Photo courtesy of Charlie Moore
Charlie Moore (left) and staff at the Methodist Mission School in Murewa, Zimbabwe, pose with the school's first e-reader. The Volunteer-in-Mission team from the Baltimore/Washington Conference is bringing 75 more e-readers to the school in March 2016.
By Joey Butler, United Methodist Communications
The Rev. Faith Lewis didn't know what to expect when she attended the first Game Changers Summitin 2014, but she definitely didn’t expect it to spawn a mission project.
Lewis heard a panel discussion that included Kristina Lee from Worldreader, an organization that puts digital books in the hands of students in developing nations.
Lewis’ church, Mt. Harmony/Lower Marlboro United Methodist Church in Owings, Maryland, had a long-standing relationship with Methodist Mission School in Murewa, Zimbabwe. They’d been sending teams there every two years since 1997.
“I’m sitting there with people who had been on Volunteers-in-Mission teams, and we thought, ‘Wouldn’t it be great if we could implement something like Worldreader at Murewa?’” she said.
Lewis started a conversation with Lee to learn more about Worldreader and tell her about her church’s mission projects in Zimbabwe. From that conversation, Lewis began to wonder if it might be possible to outfit the Murewa school with e-readers.

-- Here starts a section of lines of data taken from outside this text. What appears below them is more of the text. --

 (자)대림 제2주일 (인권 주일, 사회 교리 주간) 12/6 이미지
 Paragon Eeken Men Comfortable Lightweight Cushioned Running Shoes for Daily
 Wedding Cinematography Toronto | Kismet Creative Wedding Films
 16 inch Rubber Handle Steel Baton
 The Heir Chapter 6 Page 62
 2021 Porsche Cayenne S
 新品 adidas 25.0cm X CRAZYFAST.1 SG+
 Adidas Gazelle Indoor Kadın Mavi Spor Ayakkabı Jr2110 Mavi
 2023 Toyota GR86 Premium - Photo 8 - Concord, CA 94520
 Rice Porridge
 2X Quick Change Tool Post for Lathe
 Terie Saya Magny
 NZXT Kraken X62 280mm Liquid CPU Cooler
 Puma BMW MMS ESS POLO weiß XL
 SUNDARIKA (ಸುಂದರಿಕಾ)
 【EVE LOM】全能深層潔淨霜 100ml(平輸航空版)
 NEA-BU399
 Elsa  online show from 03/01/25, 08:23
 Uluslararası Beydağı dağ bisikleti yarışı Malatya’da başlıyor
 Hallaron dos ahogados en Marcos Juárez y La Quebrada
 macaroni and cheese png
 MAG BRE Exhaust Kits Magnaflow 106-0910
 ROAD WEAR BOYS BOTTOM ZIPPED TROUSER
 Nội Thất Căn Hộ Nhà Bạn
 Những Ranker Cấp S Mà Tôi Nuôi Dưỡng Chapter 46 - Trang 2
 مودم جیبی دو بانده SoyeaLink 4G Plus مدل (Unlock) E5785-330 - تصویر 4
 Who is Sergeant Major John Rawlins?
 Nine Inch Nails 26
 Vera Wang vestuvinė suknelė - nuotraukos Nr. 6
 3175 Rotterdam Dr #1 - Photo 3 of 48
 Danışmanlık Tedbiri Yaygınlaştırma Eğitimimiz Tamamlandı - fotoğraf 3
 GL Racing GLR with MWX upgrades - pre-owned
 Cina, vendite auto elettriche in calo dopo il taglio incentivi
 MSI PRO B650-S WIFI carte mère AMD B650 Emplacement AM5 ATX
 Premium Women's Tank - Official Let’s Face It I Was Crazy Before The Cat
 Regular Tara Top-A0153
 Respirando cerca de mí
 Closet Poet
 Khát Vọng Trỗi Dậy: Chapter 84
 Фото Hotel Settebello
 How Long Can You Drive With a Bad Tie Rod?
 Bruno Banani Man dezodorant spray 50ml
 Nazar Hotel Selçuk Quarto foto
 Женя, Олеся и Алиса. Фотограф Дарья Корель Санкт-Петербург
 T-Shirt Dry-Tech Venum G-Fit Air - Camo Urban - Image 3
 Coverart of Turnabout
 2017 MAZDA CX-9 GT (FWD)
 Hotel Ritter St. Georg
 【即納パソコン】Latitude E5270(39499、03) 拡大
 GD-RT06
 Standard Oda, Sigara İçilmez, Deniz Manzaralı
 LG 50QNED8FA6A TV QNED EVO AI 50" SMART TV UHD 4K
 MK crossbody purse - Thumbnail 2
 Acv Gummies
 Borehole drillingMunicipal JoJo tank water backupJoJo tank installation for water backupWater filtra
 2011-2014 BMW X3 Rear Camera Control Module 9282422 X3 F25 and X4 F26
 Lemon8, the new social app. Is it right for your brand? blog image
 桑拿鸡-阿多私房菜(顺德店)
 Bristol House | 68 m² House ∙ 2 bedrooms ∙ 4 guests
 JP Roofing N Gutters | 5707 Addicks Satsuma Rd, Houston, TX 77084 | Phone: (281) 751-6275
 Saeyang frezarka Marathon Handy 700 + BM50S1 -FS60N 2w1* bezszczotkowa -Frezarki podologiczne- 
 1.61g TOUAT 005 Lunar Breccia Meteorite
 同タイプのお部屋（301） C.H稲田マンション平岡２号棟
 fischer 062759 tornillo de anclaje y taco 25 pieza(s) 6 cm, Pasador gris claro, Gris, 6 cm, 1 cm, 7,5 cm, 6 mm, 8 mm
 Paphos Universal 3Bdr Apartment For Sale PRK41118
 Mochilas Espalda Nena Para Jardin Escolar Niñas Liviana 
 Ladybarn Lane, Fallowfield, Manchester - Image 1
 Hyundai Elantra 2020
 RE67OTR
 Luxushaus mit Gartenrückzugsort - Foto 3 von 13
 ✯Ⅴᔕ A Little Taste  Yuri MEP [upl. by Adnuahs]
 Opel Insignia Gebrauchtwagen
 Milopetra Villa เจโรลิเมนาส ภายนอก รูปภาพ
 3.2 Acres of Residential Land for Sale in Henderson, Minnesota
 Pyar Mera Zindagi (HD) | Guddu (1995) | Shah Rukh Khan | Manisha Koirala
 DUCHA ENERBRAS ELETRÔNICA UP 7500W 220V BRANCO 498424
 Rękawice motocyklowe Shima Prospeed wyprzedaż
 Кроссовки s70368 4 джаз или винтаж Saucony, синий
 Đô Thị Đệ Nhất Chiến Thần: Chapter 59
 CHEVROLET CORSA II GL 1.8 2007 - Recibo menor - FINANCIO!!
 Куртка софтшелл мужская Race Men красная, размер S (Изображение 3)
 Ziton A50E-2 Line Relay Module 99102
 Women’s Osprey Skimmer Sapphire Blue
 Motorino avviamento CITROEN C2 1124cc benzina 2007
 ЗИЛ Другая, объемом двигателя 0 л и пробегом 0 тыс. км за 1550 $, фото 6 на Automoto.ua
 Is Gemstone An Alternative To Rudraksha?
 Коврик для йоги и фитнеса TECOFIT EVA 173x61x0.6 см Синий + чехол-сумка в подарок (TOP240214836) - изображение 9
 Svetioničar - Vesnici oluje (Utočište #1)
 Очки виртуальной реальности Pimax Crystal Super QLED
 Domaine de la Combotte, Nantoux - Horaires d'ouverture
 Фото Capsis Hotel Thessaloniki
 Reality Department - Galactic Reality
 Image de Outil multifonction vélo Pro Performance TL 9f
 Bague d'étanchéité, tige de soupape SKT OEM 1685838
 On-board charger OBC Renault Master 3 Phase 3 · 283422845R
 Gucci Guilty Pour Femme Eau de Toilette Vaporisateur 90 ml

“When Faith came back from Game Changers with info about the e-reader initiative, we jumped on it pretty quickly,” said Charlie Moore, a member of Community United Methodist Church in Crofton, Maryland, who’s been leading VIM trips for over a decade.
Mt. Harmony/Lower Marlboro United Methodist Church secured one device and took it on their next trip to introduce to the school.
“The kids loved it,” Lewis said. “It’s in Shona, their own language. It satisfied a deep need and they didn’t even know it was a possibility.”
Next came the tough part: How to pay for it.
“So we were interested, they were interested, now what? It was $10,000,” Lewis said.
Her congregation got excited by the project and found creative ways to raise the money. VIM team members started posting online about it. A crowd-funding site was launched. One youth member held a video game night at the church where parents could drop their kids off for $20 and they played games all night.
“Everybody pitched in. It was such a perfect solution for them that we trusted that God would provide the funds,” Lewis said.
One big contribution came from an unexpected source.
Moore said a woman at the church heard about the program, and was about to receive a settlement from being in a major auto accident. She wanted to tithe off that settlement and had been praying over how to do it.
“She said, ‘Your program became the answer to my prayers.’ Within a week, I had a check for $7,010,” he added. “Her response was based on her love of reading, and she had a passion for addressing the needs in rural Africa.”
The church’s initial $10,000 goal was met and surpassed. They’re currently at $13,000. When they return to Zimbabwe in March 2016, they will be bringing 75 e-readers, each loaded with 100 books.
“This is a really joyous partnership for us because we know The United Methodist Church has such a massive network,” Lee said. “Now we can say through this one school that The UMC has really entered the digital reading revolution. We’ve been so grateful to Faith for leading the charge because we know when other congregations see the impact of this, we hope it will catch fire.”
Moore feels this is probably just the beginning.
“I’ve already gotten inquiries from some of my friends over there who are headmasters of schools, asking when we’re bringing e-readers to them!”
Lee is excited about the prospect of expanding Worldreader’s reach in Zimbabwe.
“We’re working across 13 countries in sub-Saharan Africa, but so far only one project in Zimbabwe, and that one was started years ago. We’re hoping that through The United Methodist Church we’re able to start a refresh pushing digital reading not just at this school, but spreading across the country.
“Don’t consider this just one project at the school. This could help influence the whole community, and then the whole country.”